List modules for one cell type:

curl -s 'http://localhost:18901/api/wgcna/modules?cell_type=T' | python -m json.tool
# {"modules": [{"module_id": "T:turquoise",
#               "cell_type": "T",
#               "color":     "turquoise",
#               "size":      147,
#               "kme_threshold": 0.2}, ...]}

Detail + top hub genes for one module:

curl -s 'http://localhost:18901/api/wgcna/module/T:turquoise?top_n=10' \
     | python -m json.tool
# {"module": {"module_id": "T:turquoise", ...},
#  "hub_genes": [{"gene": "GZMB", "kme": 0.92, "hub_rank": 1}, ...]}

Radial network spec (nodes + edges) for the rendering layer:

curl -s 'http://localhost:18901/api/wgcna/module/T:turquoise/network' \
     | python -m json.tool
# {"nodes": [{"id": "GZMB", "kme": 0.92}, ...],
#  "edges": [{"source": "T:turquoise", "target": "GZMB"}, ...]}

Copilot tools

When both hdwgcna and copilot are enabled the module contributes two tools to the Claude agent loop.

list_modules

{
  "name": "list_modules",
  "description": "List hdWGCNA co-expression modules, optionally filtered by cell type.",
  "input_schema": {
    "type": "object",
    "properties": {"cell_type": {"type": "string"}},
    "required": []
  }
}

get_module

{
  "name": "get_module",
  "description": "Pull metadata and top hub genes for one co-expression module by id.",
  "input_schema": {
    "type": "object",
    "properties": {
      "module_id": {"type": "string"},
      "top_n":     {"type": "integer", "default": 20}
    },
    "required": ["module_id"]
  }
}

System prompt fragment

Co-expression modules from hdWGCNA are precomputed. module_id follows the convention <cell_type>:<color> (e.g. T:turquoise); always discover real ids via list_modules. Hub genes are ranked by kME within each module.
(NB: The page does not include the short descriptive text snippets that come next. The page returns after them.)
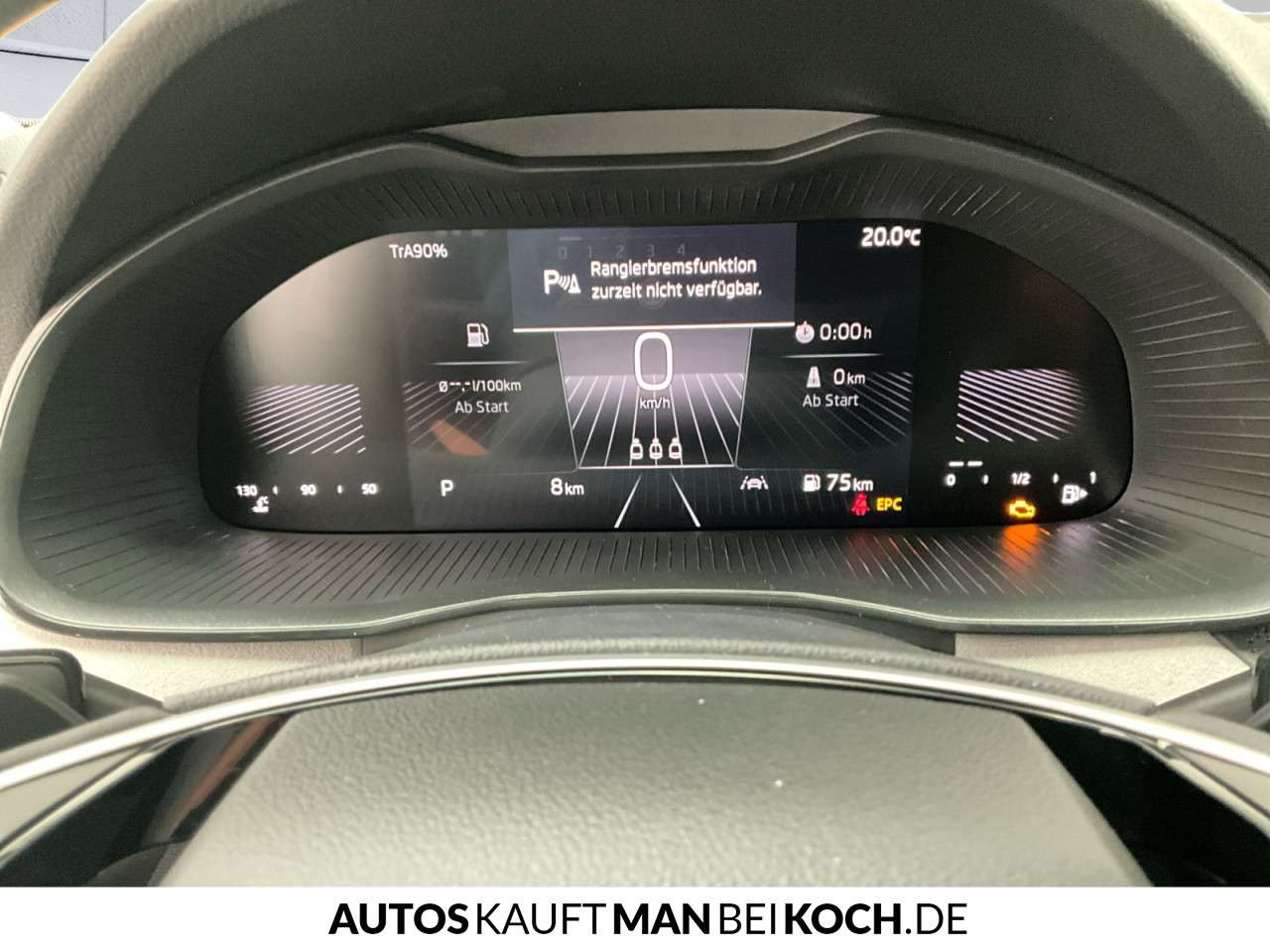 Fahrzeugbild eines Skoda Kamiq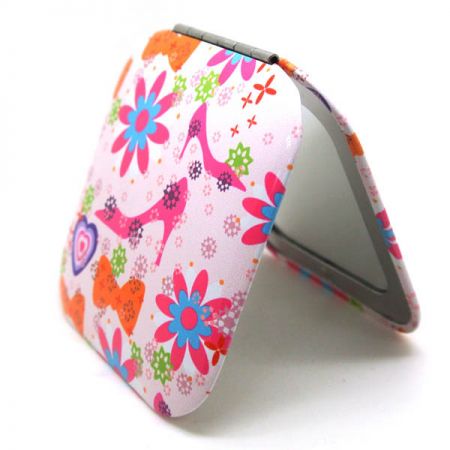 مرآة مدمجة رخيصة مع طباعة مخصصة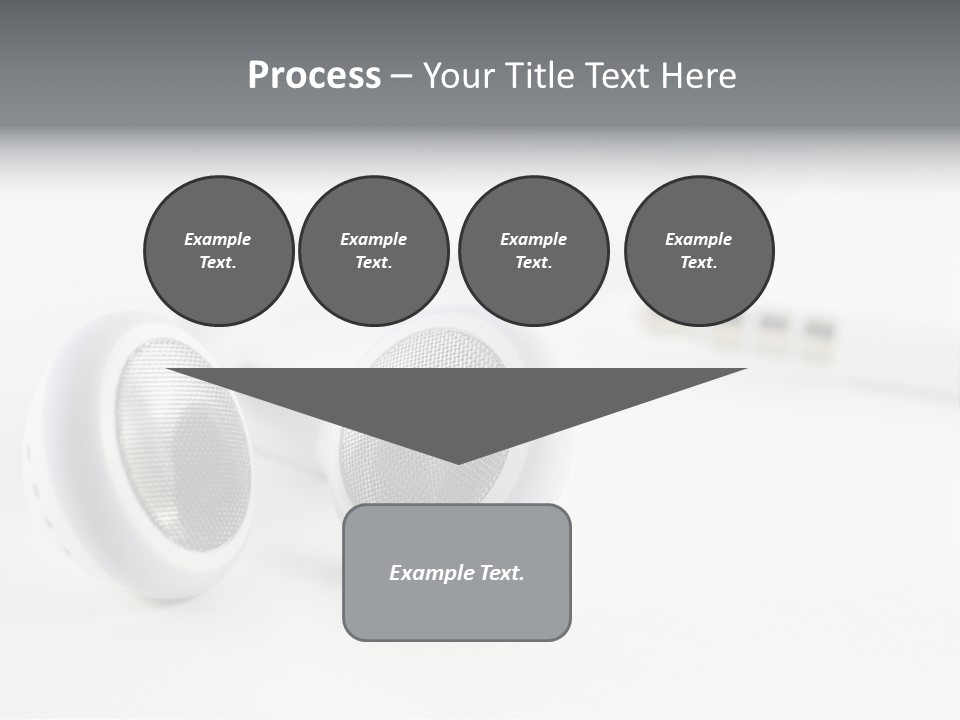 Over Telephone Audio PowerPoint Template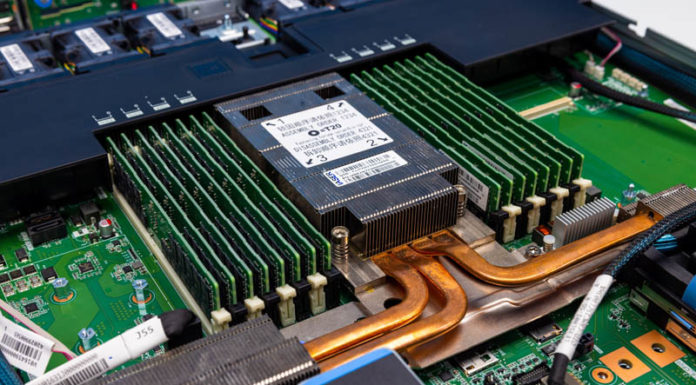 Inspur Electronic Information NF3180A6 Review A 1U AMD EPYC 7003 Milan Platform with a HUGE Cooler Inspur NF3180A6 AMD EPYC CPU Cooler And Memory 3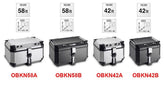 Hornig / ホーニグ ピン Top Case Trekker Outback for BMW F 650, CS, GS, ST, Dakar (1994-2007) | OBKN58A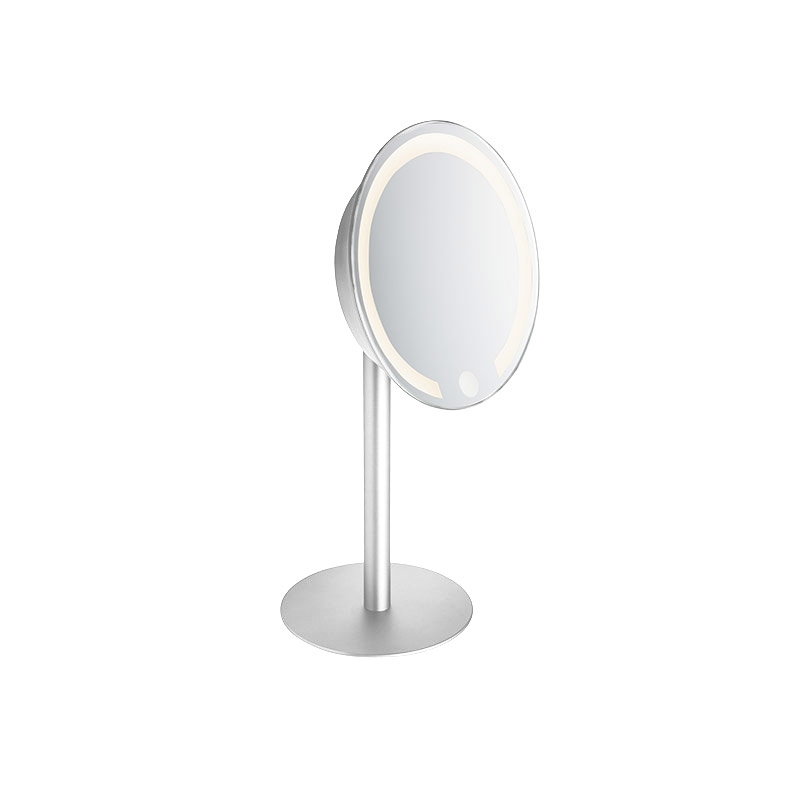 Omega Makyaj / Tıraş Aynaları - 99631/CR 3X - Ayna,Tezgah Üstü,Led Işıklı,Dokunmatik,Büyüteçli - Krom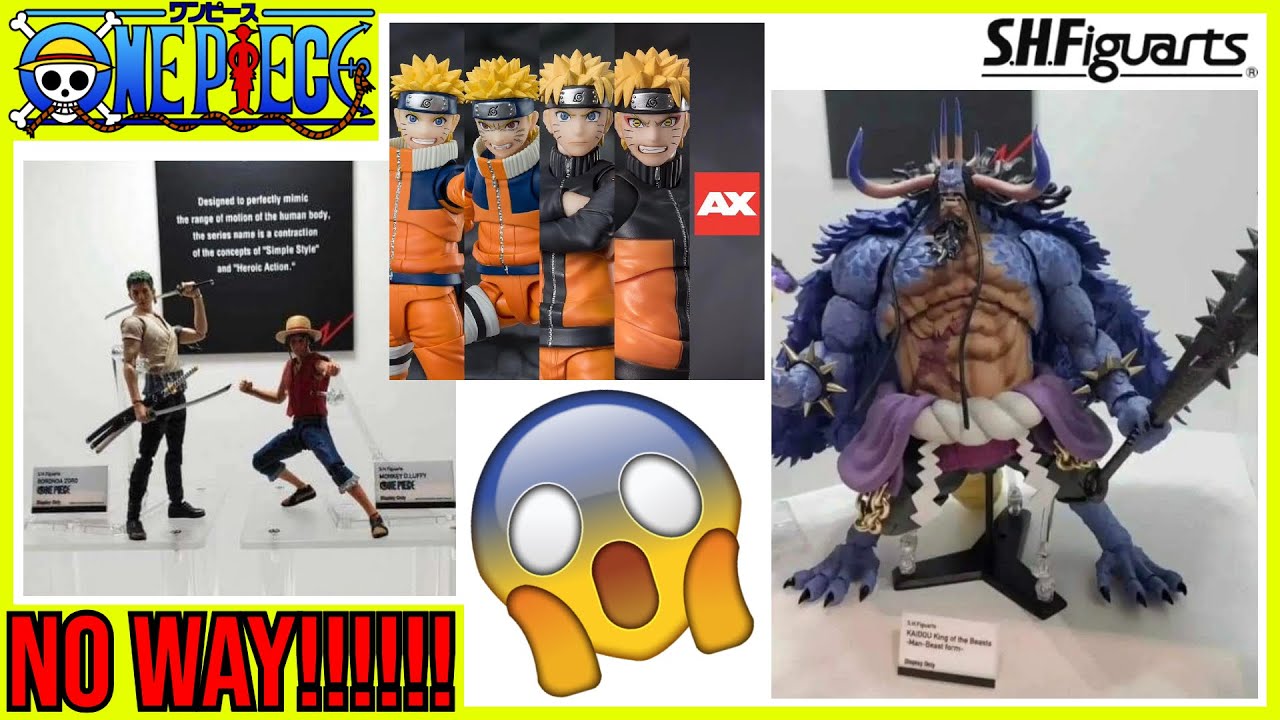 One Piece S.H. Figuarts Action Figure Kaido King of the Beasts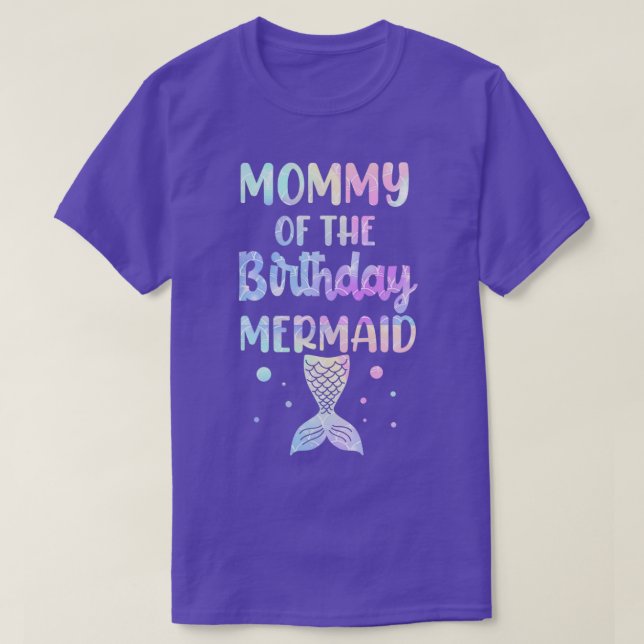 Mermaid Mom for mer mamas 6 T-Shirt (Design Front)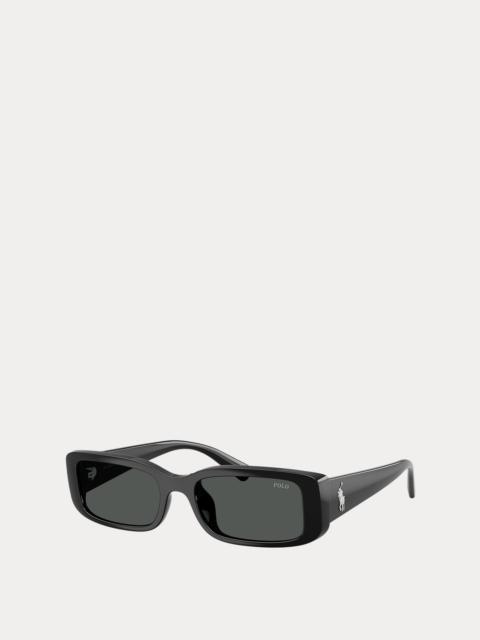 Polo Ralph Lauren Polo Pony Rectangular Sunglasses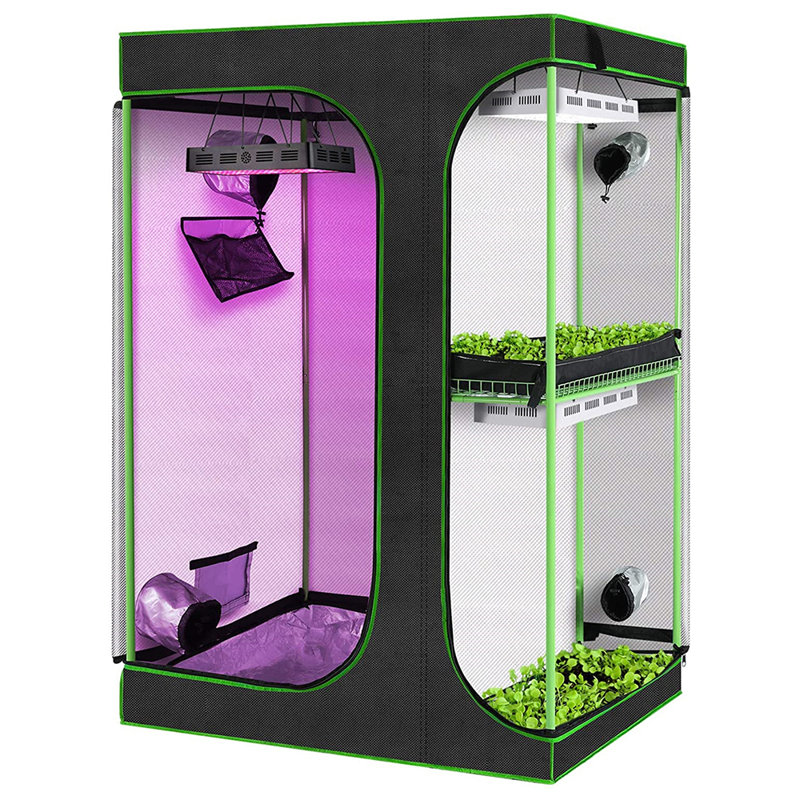 Tente de culture de plantes, H 72 po x l 47 po x P 36 po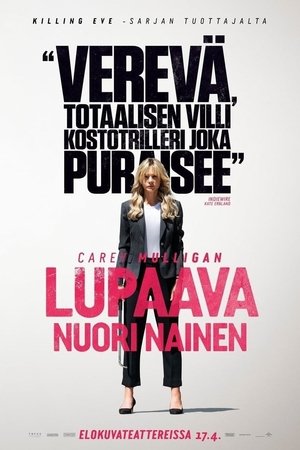 Image Lupaava nuori nainen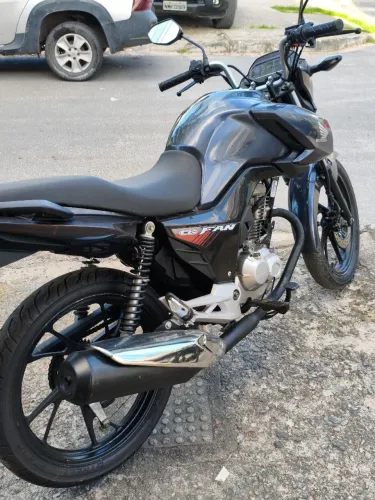Honda cg fan 160 2024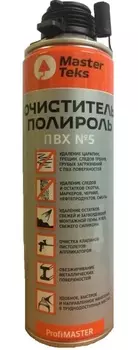 Очиститель-полироль ПВХ №5 Mastertex 500мл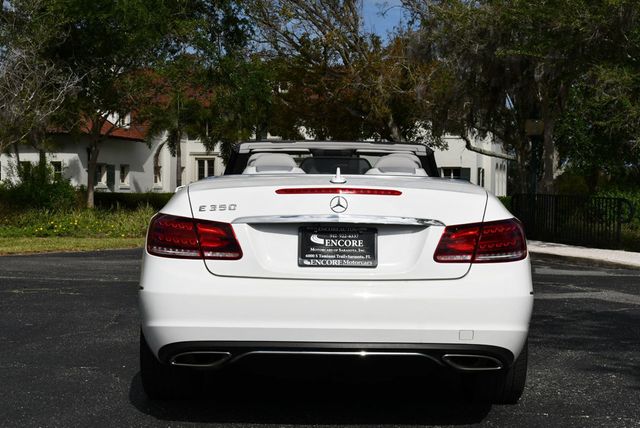 2014 Mercedes-Benz E-Class 2dr Cabriolet E 350 RWD W/P1, Sport and Lane Tracking Packages - 23010945 - 37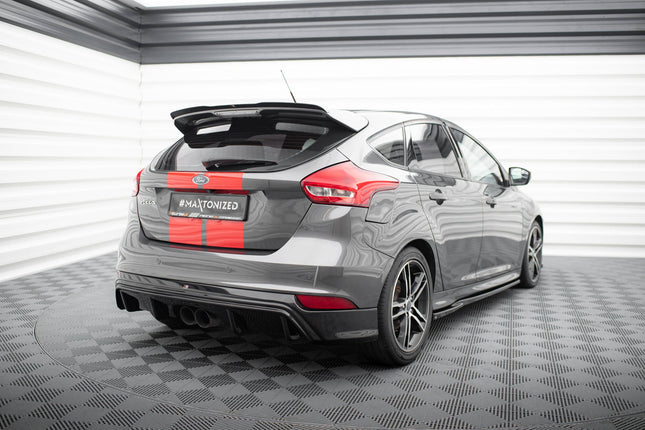 Diffuser för Ford Focus ST MK3 Facelift (RS-look)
Implementation lives at stellar/modules/hdwgcna/__init__.py; mirror the pattern in your own module — see Extending.

Frontend tab

The Network tab appears in the SPA nav when this module is enabled: cell-type filter → color-coded module picker → sortable hub-gene table → optional radial SVG of the top 20 hub genes around a center node labelled with the module color.

FAQ

Do I need the DME table?

No — it's the one optional parquet. Without it, the /api/wgcna/dme route returns 404 and the SPA hides the DME sub-tab.

Can I have modules from multiple cell types?

Yes — cell_type is on every row of wgcna_modules.parquet and the picker filters on it.